41

41 2 0
                                    

Sama seperti hari-hari sebelumnya, aku kembali menyaksikan Ares menahan rasa sakit akibat tinjuan yang diberikan oleh Jordan. Kali ini, sakit itu lebih berkali lipat, karena Bimo yang hadir siang itu, turut andil dalam memberikan pelajaran untuk kekasihku.

"A'a sama Bimo ga bisa berhenti aja gitu mukulin pacar aku?" ucapku, sekarang sudah membawa Ares untuk duduk di sampingku, di atas sofa empuk yang ada di ruang tengah.

Jordan dan Bimo tampak abai, usai memberikan tatapan sinis, mereka berlalu dari hadapanku. Entah pergi kemana, aku tidak ingin mengejar atau memaksa, pelan-pelan saja aku akan mencoba membujuk dua ksatriaku itu.

"Kamu kan jago berantem, kok ga dilawan?" tanyaku, seiring tanganku bergerak untuk menempelkan kapas pada lebam Ares.

Cowok itu menggeleng. Netra hitam berkilau itu kini berubah menjadi tatapan teduh. Ada banyak rasa cinta dan ketulusan dalam tatapan itu, seperti itulah yang kulihat.

"Karna aku salah. Aku pantas dipukul, Bi. Kalau aku lawan, aku masih aja jadi pengejut dong," jelasnya, sesekali mengusap jemariku yang ada dalam genggaman hangat miliknya.

Aku menghela napas pelan, tidak ada pilihan lain. Aku dan bayi yang ada di dalam kandunganku harus bekerja sama agar Ares tidak lagi dibegitukan.

"Kamu kok mau maafin aku?"

Pergerakanku terhenti, tatapan kami kembali bertemu. Mencoba saling memahami lewat tatapan mata.
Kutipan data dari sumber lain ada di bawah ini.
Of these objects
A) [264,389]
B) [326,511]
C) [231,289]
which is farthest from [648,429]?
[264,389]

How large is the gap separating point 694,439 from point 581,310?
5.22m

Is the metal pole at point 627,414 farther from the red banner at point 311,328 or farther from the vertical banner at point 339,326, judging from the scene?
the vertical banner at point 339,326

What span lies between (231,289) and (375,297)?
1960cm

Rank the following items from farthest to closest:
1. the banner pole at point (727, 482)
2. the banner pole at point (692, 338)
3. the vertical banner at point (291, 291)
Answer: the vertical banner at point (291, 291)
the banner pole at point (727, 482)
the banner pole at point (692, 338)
"Karena aku percaya sama kamu. Awal kita ketemu. Ah nggak, awal aku liat kamu. Interaksi kamu sama Atlas, kamu lembut, kamu baik dan aku tau kamu ga mungkin bakal jahatin orang terdekat kamu, apalagi yang kamu sayang," jelasku, membungkam cowok tampan di hadapanku itu.
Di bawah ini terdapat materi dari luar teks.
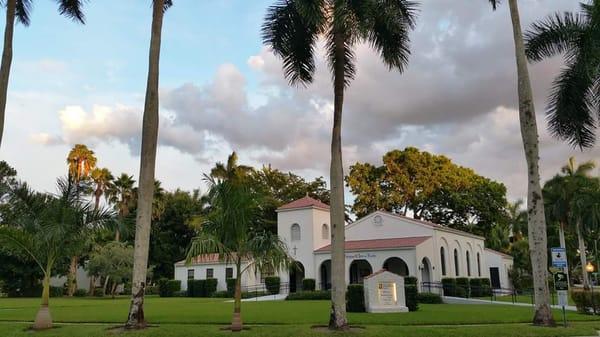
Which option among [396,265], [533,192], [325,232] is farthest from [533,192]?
[325,232]

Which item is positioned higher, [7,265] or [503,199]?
[503,199]

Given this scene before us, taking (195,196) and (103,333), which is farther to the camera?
(195,196)

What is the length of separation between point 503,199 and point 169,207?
38.6 meters

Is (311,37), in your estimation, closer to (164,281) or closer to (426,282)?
(426,282)

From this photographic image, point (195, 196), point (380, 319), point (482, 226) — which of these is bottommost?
point (380, 319)

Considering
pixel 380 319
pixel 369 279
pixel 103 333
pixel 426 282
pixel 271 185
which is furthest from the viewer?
pixel 271 185

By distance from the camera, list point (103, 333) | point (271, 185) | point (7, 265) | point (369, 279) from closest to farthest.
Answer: point (103, 333), point (369, 279), point (7, 265), point (271, 185)

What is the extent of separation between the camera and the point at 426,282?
39.1 metres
Ares bungkam, tapi sorot matanya seolah menyuarakan kekaguman serta rasa tersanjung akibat kalimatku barusan.

"Ares. Tiga bulan aku habisin bareng kamu, aku udah lihat berbagai sisi dari diri kamu dalam waktu yang bisa dibilang singkat itu. Kamu yang posesif, kamu yang manja, kamu yang maunya disayang. Kejadian kemarin memang bikin aku kaget. Kecewa? Bohong kalo aku bilang nggak. Tapi, semuanya bikin aku lagi-lagi dapat titik terang tentang kamu. Orang yang aku sayang ini punya masa lalu yang kelam. Orang yang aku cinta setengah mati ini, takut bahkan trauma sama kehilangan dan perpisahan. Kamu takut aku capek dan memilih pergi menjauh dari kamu. Kamu takut, pada akhirnya kamu akan melukai aku atau bahkan terluka seperti daddy kamu karena ibu kandung kamu. Rasa takut itu yang memicu kamu buat melakukan hal fatal itu, kamu beranggapan kalau itu kamu lakuin maka aku ga akan bisa pergi atau setidaknya ada alasan kamu buat menahan aku, selain rasa cinta kamu ke aku."
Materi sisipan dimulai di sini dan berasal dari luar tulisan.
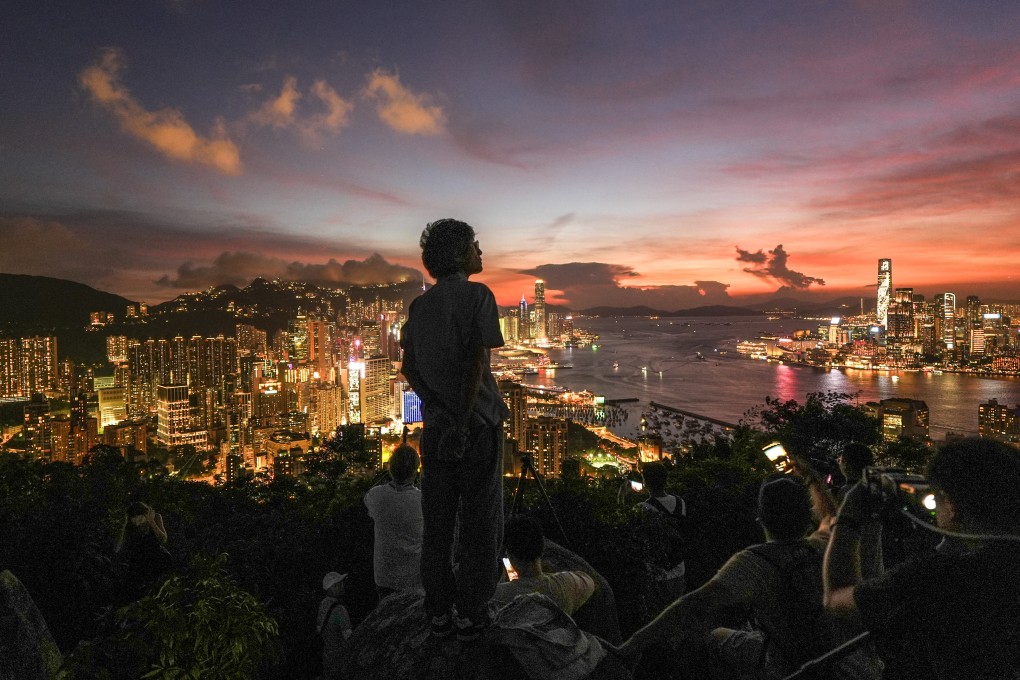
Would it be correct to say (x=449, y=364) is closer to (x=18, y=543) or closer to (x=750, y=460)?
(x=18, y=543)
Ares diam, kali ini matanya terlihat berembun. Membuat jemariku tak tinggal diam, beralih menangkup pipinya.

"Kamu yang sebaik ini, kenapa harus punya perasaan ke aku sih Bi?" tanya Ares, suaranya sedikit bergetar karena menahan tangis.

Aku tersenyum. Lengkungan tipis tetapi tulus dari lubuk hatiku yang paling dalam.

"Kamu percaya ga kalau cinta menyempurnakan?"

Ares menggeleng, mungkin bingung dengan jawabanku.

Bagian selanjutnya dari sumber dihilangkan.